**Saved data entries:**
----

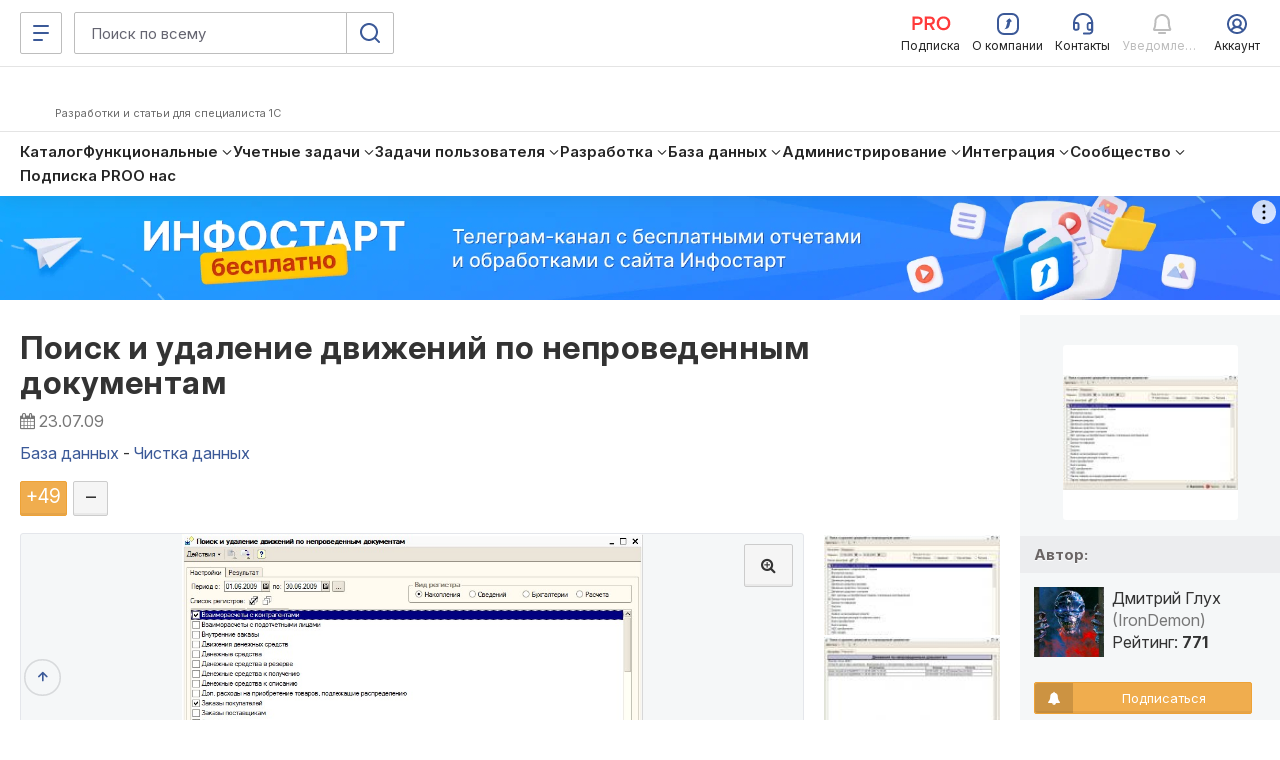

--- FILE ---
content_type: application/javascript
request_url: https://infostart.ru/bitrix/templates/adaptive/js/app.config.js?v=0.0.5
body_size: 256
content:
$.navAsAjax=false;$.sound_on=true;var throttle_delay=350,menu_speed=235,enableJarvisWidgets=true,enableMobileWidgets=false,fastClick=false,ignore_key_elms=["#header, #left-panel, #main, div.page-footer, #shortcut, #divSmallBoxes, #divMiniIcons, #divbigBoxes, #voiceModal, script"],voice_command=true,voice_command_auto=false,voice_command_lang="ru-RU",voice_localStorage=true;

----

**Exercise requirements:** Set down the records precisely as they appear. Any picture stays out.

**Response:**
--- FILE ---
content_type: application/javascript
request_url: https://infostart.ru/bitrix/templates/adaptive/js/app.config.js?v=0.0.5
body_size: 256
content:
$.navAsAjax=false;$.sound_on=true;var throttle_delay=350,menu_speed=235,enableJarvisWidgets=true,enableMobileWidgets=false,fastClick=false,ignore_key_elms=["#header, #left-panel, #main, div.page-footer, #shortcut, #divSmallBoxes, #divMiniIcons, #divbigBoxes, #voiceModal, script"],voice_command=true,voice_command_auto=false,voice_command_lang="ru-RU",voice_localStorage=true;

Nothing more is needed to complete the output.